Beat Inflation with Wise Investing
You should invest in the stock market to help your retirement funds continue to grow at a pace that outstrips inflation. Stocks are the only investment vehicle that has consistently outpaced inflation over the years. However, you don’t want to put all of your money in stocks; you want to invest 30 to 40 percent of it in less risky securities like bonds.
Inflation-protected securities or IPSs can help protect your money from inflation while at the same time giving you a hedge against market volatility. Treasury inflation-protected securities or TIPS are one such security; they’re backed by the U.S. government so they carry little risk. The semi-annual inflation adjustments you’ll receive on these securities are considered taxable income, but you can avoid paying this tax on money that you don’t even have yet by holding the TIPs in a tax-deferred account or buying a TIPs mutual fund. You may also want to consider investing in some other IPSs, like inflation-protected savings bonds or inflation-linked CDs.
Another way you can protect your retirement fund from the effects of inflation is to put your money into a Roth IRA. You’ll have to pay taxes on the money up front, but you’ll get it back tax-free in retirement. Many investors choose a Roth IRA because they expect to be in a higher tax bracket once they retire, but it also protects you against the possibility of future hikes in income taxes and gives you one less expense to worry about later on.
Work With Inflation by Cutting Expenses
Since your money will be worth less in the future, you may want to simply consider spending less of it. While you’ll want to make sure that you have enough money to be comfortable, there may be some ways you can cut your living expenses without sacrificing your quality of life. Try to be debt-free in retirement; if you don’t have a credit card bill, car payment or mortgage to worry about, your money will go a lot further.

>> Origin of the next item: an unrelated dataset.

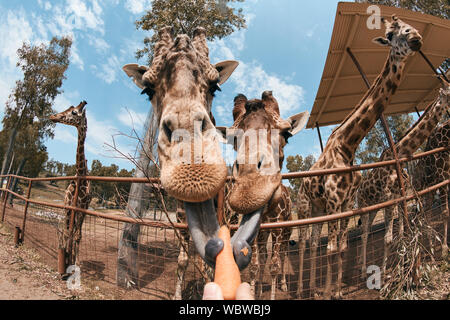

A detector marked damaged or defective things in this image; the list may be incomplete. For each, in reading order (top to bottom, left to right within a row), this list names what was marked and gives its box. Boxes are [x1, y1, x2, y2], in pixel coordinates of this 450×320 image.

rusty metal fence [0, 145, 448, 300]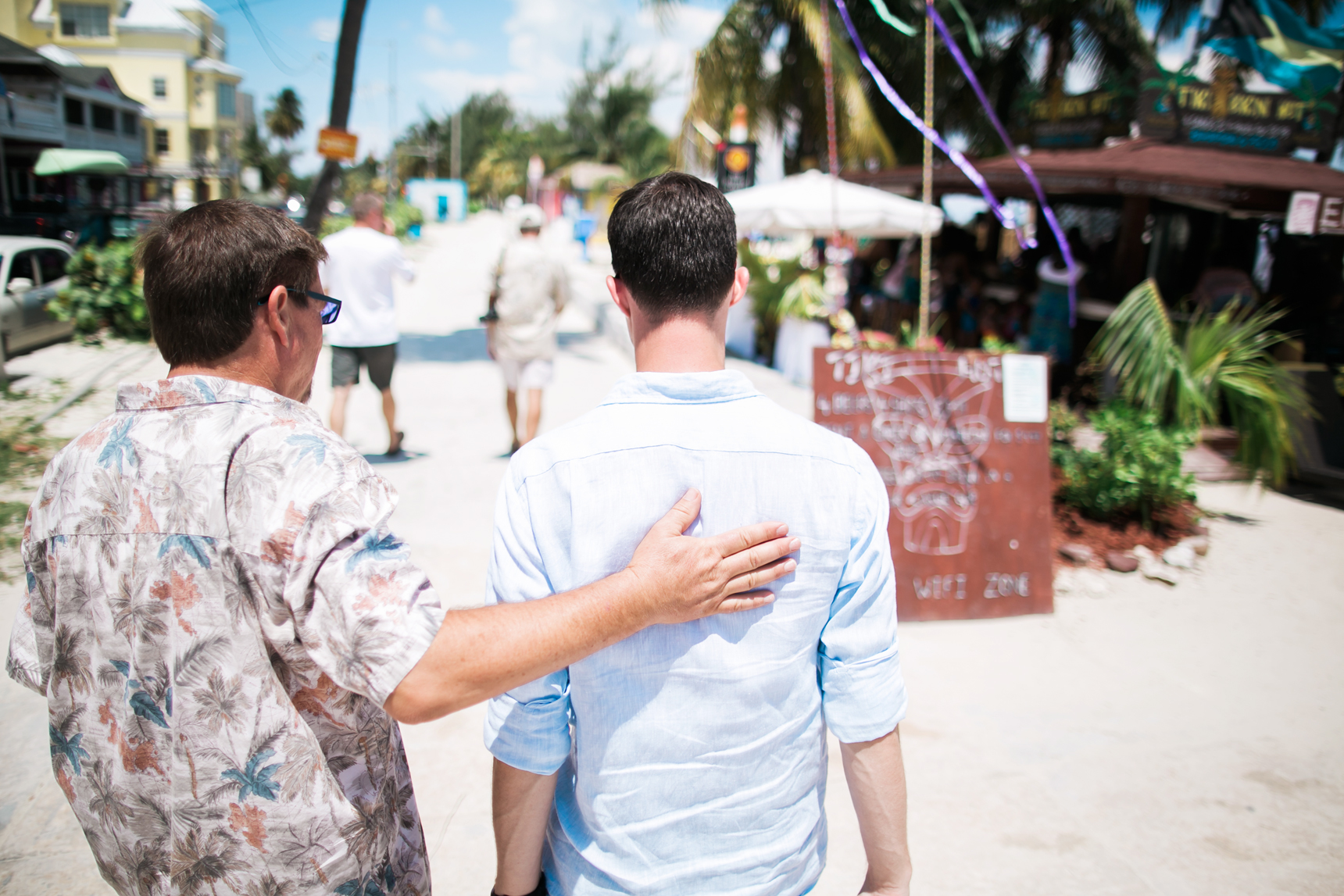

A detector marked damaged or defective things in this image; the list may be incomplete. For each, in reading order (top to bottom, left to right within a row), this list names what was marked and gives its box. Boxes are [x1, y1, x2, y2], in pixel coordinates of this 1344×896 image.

rusty metal sign [811, 349, 1053, 623]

You may also want to simplify your life. Move to a smaller house or a cheaper part of the country. Cancel the landline phone and just use your cell phone. Keep your old phone instead of upgrading to a smartphone. Get a Netflix subscription instead of cable. If you haven’t retired yet, experiment with simplifying and reducing expenses to reach a minimum figure on which you can comfortably live without feeling deprived.
Inflation eats away at everyone’s purchasing power as the years roll by — it’s the reason why simply sticking your money in a savings account won’t be enough to get you through your retirement comfortably. If you make the right financial decisions, however, you can beat inflation and live comfortably in retirement on the money you’ve been saving all your life.